Kimya-yı Saadet (3)

0
Gazap kuvvetinin haddinden fazla olmasına, tehevvür (korkusuzluk); noksan olmasına yüreksizlik ve cesaretsizlik; orta halde, yani normal olmasına da cesaret denir.
Cesaretten lütuf, kerem, yüksek hizmet, hilim (yumuşaklık) tahammül temkin ve buna benzer sıfatlar doğar. Aşırı korkusuzluktan gurur, tahammülsüzlük, tahakküm ve tehlikeli işlerle uğraşmak gibi şeyler; cesaretsizlikten de kendini aşağı görme, çaresizlik, gibi şeyler; cesaretsizlikten de kendini aşağı görme, çaresizlik, yanıp yakılma ve yağcılık yapma meydana gelir.  Şehvet kuvvetinin çok fazla olmasına hırs denir.

Hırstan utanmazlık, kötülük, mutsuzluk, pislik, çekememezlik, zenginlerden sıkılma, fakirleri beğenmeme ve bunlara benzer huylar meydana gelir.

Şehvet kuvveti eksik olursa umursamama, mertsizlik, donukluk, durgunluk gibi huylar ortaya çıkar. Şehvet kuvvetinin normal olmasına iffet denir. İffetten utanma, kanaat, cömertlik, sabır ve uygunluk oluşur.

Bu sıfatların her birisinin iki ucu var. İki uç ta kötü ve çirkin yalnız ortası güzel ve makbuldür. İki uç arasındaki bu orta yer kıldan daha incedir. Doğru yol budur. İncelik te ahiretteki sırat gibidir. Dünyada bu sırat üzerinde doğru durup ayağı kaymayan, kıyamet gününde de sırat üzerinde rahat yürür. Bunun için Yüce Allah bütün sıfatların ortasını emrediyor ve buyuruyor:

“İnfak ettikleri zaman israf etmeyip ve kısmayıp orta halde bulunanlar.” (Furkan, 67)

Yüce Allah, Peygambere buyuruyor ki:

“Hiçbir şey vermeyecek şekilde elini tamamiyle bağlama ve hepsini verip yanında bir şey kalmayacak kadar da açma.”

O halde tam güzel ahlaka sahip kimse, anlattığımız sıfatları kendisinde orta halde bulundurandır. Tıpkı güzel bir yüzde, her şeyin düzgün, doğru ve uyumlu olması gibi. Güzel yüzle çirkin yüz arasındaki farkın sonu olmadığı gibi, güzel ahlakla çirkin ahlak arasındaki farkın da sonu yoktur.
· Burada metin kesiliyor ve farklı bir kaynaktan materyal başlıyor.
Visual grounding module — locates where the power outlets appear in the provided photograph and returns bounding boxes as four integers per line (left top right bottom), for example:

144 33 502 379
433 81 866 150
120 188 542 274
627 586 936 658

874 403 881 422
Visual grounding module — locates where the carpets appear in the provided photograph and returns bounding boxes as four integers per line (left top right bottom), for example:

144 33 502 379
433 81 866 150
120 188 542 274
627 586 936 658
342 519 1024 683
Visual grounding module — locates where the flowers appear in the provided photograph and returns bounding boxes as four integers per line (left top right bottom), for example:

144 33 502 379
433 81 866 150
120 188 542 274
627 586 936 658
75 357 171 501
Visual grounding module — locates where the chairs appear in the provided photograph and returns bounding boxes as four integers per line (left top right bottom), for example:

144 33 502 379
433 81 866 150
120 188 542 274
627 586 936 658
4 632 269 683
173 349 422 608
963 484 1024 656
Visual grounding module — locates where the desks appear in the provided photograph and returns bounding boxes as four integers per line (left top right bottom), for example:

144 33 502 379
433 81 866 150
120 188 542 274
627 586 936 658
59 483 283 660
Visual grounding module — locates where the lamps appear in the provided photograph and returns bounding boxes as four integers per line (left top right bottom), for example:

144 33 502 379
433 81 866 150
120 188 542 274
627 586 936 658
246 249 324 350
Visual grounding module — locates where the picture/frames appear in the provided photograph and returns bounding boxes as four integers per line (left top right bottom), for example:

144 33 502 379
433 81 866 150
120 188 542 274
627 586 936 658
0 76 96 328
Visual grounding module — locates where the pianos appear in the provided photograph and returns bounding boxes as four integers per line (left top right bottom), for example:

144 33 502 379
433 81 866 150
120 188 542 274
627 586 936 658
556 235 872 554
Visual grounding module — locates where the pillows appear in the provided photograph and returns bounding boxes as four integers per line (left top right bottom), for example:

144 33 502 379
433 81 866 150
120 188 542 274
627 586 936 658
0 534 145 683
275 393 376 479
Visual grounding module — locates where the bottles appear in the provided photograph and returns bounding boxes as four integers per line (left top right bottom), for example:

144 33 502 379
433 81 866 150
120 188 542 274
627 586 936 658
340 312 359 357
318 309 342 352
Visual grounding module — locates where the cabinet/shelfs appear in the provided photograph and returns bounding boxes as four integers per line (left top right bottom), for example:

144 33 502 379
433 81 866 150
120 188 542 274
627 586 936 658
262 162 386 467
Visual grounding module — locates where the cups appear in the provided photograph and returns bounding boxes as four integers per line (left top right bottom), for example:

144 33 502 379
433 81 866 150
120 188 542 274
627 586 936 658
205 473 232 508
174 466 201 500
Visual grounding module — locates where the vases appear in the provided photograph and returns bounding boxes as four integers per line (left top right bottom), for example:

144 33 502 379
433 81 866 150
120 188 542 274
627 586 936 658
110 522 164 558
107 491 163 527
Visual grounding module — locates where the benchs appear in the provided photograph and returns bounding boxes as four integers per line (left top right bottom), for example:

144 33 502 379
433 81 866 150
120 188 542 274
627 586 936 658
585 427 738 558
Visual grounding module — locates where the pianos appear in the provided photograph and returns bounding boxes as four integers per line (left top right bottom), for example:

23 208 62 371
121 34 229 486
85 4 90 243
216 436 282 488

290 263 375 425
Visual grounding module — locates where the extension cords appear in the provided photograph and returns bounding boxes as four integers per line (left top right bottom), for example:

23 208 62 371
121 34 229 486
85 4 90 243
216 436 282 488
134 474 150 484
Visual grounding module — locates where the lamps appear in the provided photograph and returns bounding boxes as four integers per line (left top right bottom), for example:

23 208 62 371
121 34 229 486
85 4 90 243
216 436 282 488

Güzel ahlakın tam anlamı budur. Güzel ahlakın belki sonsuz çeşidi vardır. Fakat asıl kuvvetleri gazap, ilim, şehvet ve adalettir. Gerisi bu dört esasa bağlı olan dallardır.

Kötü Ahlakın Tedavisi

Kötü ahlakı terketmek isteyen için yalnız bir yol vardır: O da arzu ettiği şeylerin tersini yapmaktır. Zira şehveti, karşı koymaktan başka bir şey yok edemez. Her şey zıddı ile yok olur. Nitekim sıcaklıktan ileri gelen hastalığın ilacı, soğukluktur. Öfkeden meydana gelen hastalığın ilacı da, soğukkanlılık ve sükunettir. Büyüklenmenin ilacı, alçak gönüllülüktür. Cimrilik pisliğinin ilacı da cömertliktir. Bütün huylar böyledir.O halde iyi işleri adet edinende, güzel ahlak meydana gelir. Şeriatın iyi işleri emretmesinin hikmeti de budur. Zira iyi işler yapmaktan gaye, kalbi çirkin şekilden iyi şekle çevirmektir. İnsanın zorlanarak zamanla adet edindiği her şey, artık onun tabiatı, huyu olur.

O halde Yüce Allah’ı tanımaktan ve O’na itaat etmekten başka şeyi sevenin gönlü hastadır. Nitekim, Yüce Allah, “Kalblerinde hastalık vardır.” buyuruyor. (Bakara, 10)

Ve yine “Ancak Yüce Allah’a selim kalble gelenler kurtulur.” (Şuara , 89) buyuruyor. Vücut hastalığı nasıl bu dünyada insanı ölüme götürüyorsa, kalb hastalığı da öbür dünyada ölüme götürür. Hastanın, arzularına karşı koyarak, doktorun verdiği ilaçları almaktan başka kurtuluş ümidi olmadığı gibi, kalb hastalığının tedavisi için de nefsin isteklerine karşı koyup, şeriat erbabının emrini kabul etmekten başka yol yoktur. Zira insanların kalblerinin doktoru, şeriat erbaplarıdır.